Mikel Dufrenne, filósofo francês contemporâneo, explica esse processo de
forma muito feliz, e por isso vamos citá-lo. Diz que a obra de arte
"convida a subjetividade a se constituir como olhar puro, livre abertura
para o objeto, e o conteúdo particular a se pôr a serviço da compreensão em
lugar de ofuscá-la fazendo prevalecer as suas inclinações. À medida que o
sujeito exerce a aptidão de se abrir, desenvolve a aptidão de compreender, de
penetrar no mundo aberto pela obra. Gosto é, finalmente, comunicação com a obra
para além de todo saber e de toda técnica. O poder de fazer justiça ao objeto
estético é a via da universalidade do julgamento do gosto".
Assim, a educação do gosto se dá dentro da experiência estética, que é a
experiência da presença tanto do objeto estético como do sujeito que o percebe.
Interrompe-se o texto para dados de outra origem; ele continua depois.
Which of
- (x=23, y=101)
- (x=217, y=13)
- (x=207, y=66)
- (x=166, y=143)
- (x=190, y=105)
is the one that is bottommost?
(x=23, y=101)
Ela se dá no momento em que, em vez de impor os meus padrões à obra, deixo que
essa mesma obra se mostre a partir de suas regras internas, de sua configuração
única. Em outras palavras, no momento em que entro no mundo da obra, jogo o seu
jogo de acordo com suas regras e vou deixando aparecer alguns de seus muitos
sentidos.
Isso não quer dizer que vá ser sempre fácil. Precisamos começar com
obras que nos estejam mais próximas, no sentido de serem mais fáceis de
aceitar. E dar um passo de cada vez. O importante é não parar no meio do
caminho, pois o universo da arte é muito rico e muito enriquecedor. Através
dele, descobrimos o que o mundo pode ser e, também, o que nós podemos ser e
conhecer. Vale a pena.
Concluindo tudo isso que acabamos de discutir: os conceitos de beleza e
feiúra, os problemas do gosto e a recepção estética constituem o território
desse ramo da filosofia denominado estética.